» WRITTEN TASK
Rewrite the listing below as a numbered list, omitting every blank line.

» THE RECORDS
▽

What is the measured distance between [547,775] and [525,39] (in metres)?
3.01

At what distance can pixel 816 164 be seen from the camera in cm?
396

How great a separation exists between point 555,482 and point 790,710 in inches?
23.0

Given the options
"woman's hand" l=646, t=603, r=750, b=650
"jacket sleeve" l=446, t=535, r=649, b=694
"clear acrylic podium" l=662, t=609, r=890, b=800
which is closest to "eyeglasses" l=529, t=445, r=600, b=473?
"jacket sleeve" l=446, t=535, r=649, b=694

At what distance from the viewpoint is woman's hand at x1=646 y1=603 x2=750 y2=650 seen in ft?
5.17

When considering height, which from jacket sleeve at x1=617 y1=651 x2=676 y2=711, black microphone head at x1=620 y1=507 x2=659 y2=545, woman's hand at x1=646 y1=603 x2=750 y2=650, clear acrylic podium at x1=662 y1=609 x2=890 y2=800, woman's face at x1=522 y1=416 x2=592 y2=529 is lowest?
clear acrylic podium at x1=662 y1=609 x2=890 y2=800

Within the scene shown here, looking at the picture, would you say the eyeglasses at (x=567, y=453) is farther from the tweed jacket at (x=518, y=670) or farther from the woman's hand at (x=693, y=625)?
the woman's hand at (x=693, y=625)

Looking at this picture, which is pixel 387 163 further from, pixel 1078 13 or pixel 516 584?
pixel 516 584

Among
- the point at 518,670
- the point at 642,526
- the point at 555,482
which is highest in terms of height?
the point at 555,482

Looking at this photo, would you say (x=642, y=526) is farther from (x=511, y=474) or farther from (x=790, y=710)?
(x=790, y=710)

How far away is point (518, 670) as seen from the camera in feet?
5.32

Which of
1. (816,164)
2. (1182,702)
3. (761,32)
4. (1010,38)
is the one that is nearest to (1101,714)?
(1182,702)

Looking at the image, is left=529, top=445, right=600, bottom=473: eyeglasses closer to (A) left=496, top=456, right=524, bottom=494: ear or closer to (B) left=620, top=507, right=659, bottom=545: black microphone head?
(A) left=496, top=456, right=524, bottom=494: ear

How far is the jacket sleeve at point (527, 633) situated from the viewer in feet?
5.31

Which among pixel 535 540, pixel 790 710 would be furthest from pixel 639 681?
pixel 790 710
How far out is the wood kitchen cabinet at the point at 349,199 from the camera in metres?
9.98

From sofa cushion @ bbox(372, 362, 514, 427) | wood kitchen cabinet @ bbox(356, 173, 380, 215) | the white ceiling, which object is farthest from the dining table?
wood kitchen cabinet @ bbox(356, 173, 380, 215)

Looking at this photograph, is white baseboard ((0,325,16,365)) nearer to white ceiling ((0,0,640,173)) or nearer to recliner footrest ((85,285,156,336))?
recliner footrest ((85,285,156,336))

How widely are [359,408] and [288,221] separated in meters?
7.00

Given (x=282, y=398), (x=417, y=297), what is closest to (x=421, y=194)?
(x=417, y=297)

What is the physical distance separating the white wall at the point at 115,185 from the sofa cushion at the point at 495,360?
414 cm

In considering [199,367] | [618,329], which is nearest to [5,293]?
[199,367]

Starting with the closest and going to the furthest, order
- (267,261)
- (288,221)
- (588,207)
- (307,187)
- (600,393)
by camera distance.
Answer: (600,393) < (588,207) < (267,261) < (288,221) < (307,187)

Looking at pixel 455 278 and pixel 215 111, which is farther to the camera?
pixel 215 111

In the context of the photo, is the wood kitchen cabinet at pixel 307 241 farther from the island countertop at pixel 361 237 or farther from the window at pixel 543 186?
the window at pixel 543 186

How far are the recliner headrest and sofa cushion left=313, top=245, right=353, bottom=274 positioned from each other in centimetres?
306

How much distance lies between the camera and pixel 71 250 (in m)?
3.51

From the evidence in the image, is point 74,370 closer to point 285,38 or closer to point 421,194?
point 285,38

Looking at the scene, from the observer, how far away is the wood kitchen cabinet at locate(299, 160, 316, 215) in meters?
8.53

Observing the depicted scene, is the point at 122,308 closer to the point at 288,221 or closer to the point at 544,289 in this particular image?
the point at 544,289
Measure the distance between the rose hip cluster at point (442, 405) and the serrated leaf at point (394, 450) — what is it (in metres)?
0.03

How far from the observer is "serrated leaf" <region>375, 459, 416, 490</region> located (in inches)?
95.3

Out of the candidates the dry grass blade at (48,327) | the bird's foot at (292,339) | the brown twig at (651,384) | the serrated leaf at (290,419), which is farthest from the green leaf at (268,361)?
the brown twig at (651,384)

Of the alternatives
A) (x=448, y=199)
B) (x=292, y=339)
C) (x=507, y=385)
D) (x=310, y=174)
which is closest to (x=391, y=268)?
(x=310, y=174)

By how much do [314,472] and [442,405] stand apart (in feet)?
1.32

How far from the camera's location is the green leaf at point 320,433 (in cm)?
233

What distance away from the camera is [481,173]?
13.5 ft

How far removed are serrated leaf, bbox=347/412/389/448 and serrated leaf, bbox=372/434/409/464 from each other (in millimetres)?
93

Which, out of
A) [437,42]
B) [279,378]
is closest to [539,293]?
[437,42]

△

» ANSWER IN FULL
1. What is the measured distance between [547,775] and [525,39] (in metres)?
2. 3.01
3. At what distance can pixel 816 164 be seen from the camera in cm?
4. 396
5. How great a separation exists between point 555,482 and point 790,710 in inches?
6. 23.0
7. Given the options
8. "woman's hand" l=646, t=603, r=750, b=650
9. "jacket sleeve" l=446, t=535, r=649, b=694
10. "clear acrylic podium" l=662, t=609, r=890, b=800
11. which is closest to "eyeglasses" l=529, t=445, r=600, b=473?
12. "jacket sleeve" l=446, t=535, r=649, b=694
13. At what distance from the viewpoint is woman's hand at x1=646 y1=603 x2=750 y2=650 seen in ft?
14. 5.17
15. When considering height, which from jacket sleeve at x1=617 y1=651 x2=676 y2=711, black microphone head at x1=620 y1=507 x2=659 y2=545, woman's hand at x1=646 y1=603 x2=750 y2=650, clear acrylic podium at x1=662 y1=609 x2=890 y2=800, woman's face at x1=522 y1=416 x2=592 y2=529 is lowest?
16. clear acrylic podium at x1=662 y1=609 x2=890 y2=800
17. Within the scene shown here, looking at the picture, would you say the eyeglasses at (x=567, y=453) is farther from the tweed jacket at (x=518, y=670) or farther from the woman's hand at (x=693, y=625)?
18. the woman's hand at (x=693, y=625)
19. Looking at this picture, which is pixel 387 163 further from, pixel 1078 13 or pixel 516 584?
20. pixel 516 584
21. Among
22. - the point at 518,670
23. - the point at 642,526
24. - the point at 555,482
25. which is highest in terms of height?
26. the point at 555,482
27. Looking at this photo, would you say (x=642, y=526) is farther from (x=511, y=474) or farther from (x=790, y=710)?
28. (x=790, y=710)
29. How far away is point (518, 670) as seen from the camera in feet?
30. 5.32
31. Which of
32. 1. (816,164)
33. 2. (1182,702)
34. 3. (761,32)
35. 4. (1010,38)
36. is the one that is nearest to (1101,714)?
37. (1182,702)
38. Looking at the image, is left=529, top=445, right=600, bottom=473: eyeglasses closer to (A) left=496, top=456, right=524, bottom=494: ear or closer to (B) left=620, top=507, right=659, bottom=545: black microphone head?
39. (A) left=496, top=456, right=524, bottom=494: ear
40. How far is the jacket sleeve at point (527, 633) situated from the viewer in feet?
41. 5.31
42. Which among pixel 535 540, pixel 790 710 would be furthest from pixel 639 681?
43. pixel 790 710
44. How far out is the wood kitchen cabinet at the point at 349,199 from the camera in metres?
45. 9.98
46. From sofa cushion @ bbox(372, 362, 514, 427) | wood kitchen cabinet @ bbox(356, 173, 380, 215) | the white ceiling, which object is farthest from the dining table?
47. wood kitchen cabinet @ bbox(356, 173, 380, 215)
48. Looking at this photograph, is white baseboard ((0,325,16,365)) nearer to white ceiling ((0,0,640,173)) or nearer to recliner footrest ((85,285,156,336))?
49. recliner footrest ((85,285,156,336))
50. How widely are [359,408] and [288,221] separated in meters?
51. 7.00
52. Given (x=282, y=398), (x=417, y=297), what is closest to (x=421, y=194)?
53. (x=417, y=297)
54. What is the physical distance separating the white wall at the point at 115,185 from the sofa cushion at the point at 495,360?
55. 414 cm
56. In considering [199,367] | [618,329], which is nearest to [5,293]?
57. [199,367]
58. Starting with the closest and going to the furthest, order
59. - (267,261)
60. - (288,221)
61. - (588,207)
62. - (307,187)
63. - (600,393)
64. by camera distance.
65. Answer: (600,393) < (588,207) < (267,261) < (288,221) < (307,187)
66. Looking at pixel 455 278 and pixel 215 111, which is farther to the camera?
67. pixel 215 111
68. In the context of the photo, is the wood kitchen cabinet at pixel 307 241 farther from the island countertop at pixel 361 237 or farther from the window at pixel 543 186?
69. the window at pixel 543 186
70. How far are the recliner headrest and sofa cushion left=313, top=245, right=353, bottom=274 positioned from each other in centimetres?
71. 306
72. How much distance lies between the camera and pixel 71 250 (in m)?
73. 3.51
74. From the evidence in the image, is point 74,370 closer to point 285,38 or closer to point 421,194?
75. point 285,38
76. Looking at the scene, from the observer, how far away is the wood kitchen cabinet at locate(299, 160, 316, 215) in meters?
77. 8.53
78. Observing the depicted scene, is the point at 122,308 closer to the point at 288,221 or closer to the point at 544,289 in this particular image?
79. the point at 544,289
80. Measure the distance between the rose hip cluster at point (442, 405) and the serrated leaf at point (394, 450) — what is it (in metres)?
81. 0.03
82. How far from the observer is "serrated leaf" <region>375, 459, 416, 490</region> located (in inches)?
83. 95.3
84. Out of the candidates the dry grass blade at (48,327) | the bird's foot at (292,339) | the brown twig at (651,384) | the serrated leaf at (290,419), which is farthest from the green leaf at (268,361)?
85. the brown twig at (651,384)
86. Of the alternatives
87. A) (x=448, y=199)
88. B) (x=292, y=339)
89. C) (x=507, y=385)
90. D) (x=310, y=174)
91. which is closest to (x=391, y=268)?
92. (x=310, y=174)
93. By how much do [314,472] and [442,405] stand apart (in feet)?
94. 1.32
95. How far from the camera's location is the green leaf at point 320,433 (in cm)?
96. 233
97. What distance away from the camera is [481,173]?
98. 13.5 ft
99. How far removed are serrated leaf, bbox=347/412/389/448 and serrated leaf, bbox=372/434/409/464 from each other (in millimetres)?
100. 93
101. Which, out of
102. A) [437,42]
103. B) [279,378]
104. is closest to [539,293]?
105. [437,42]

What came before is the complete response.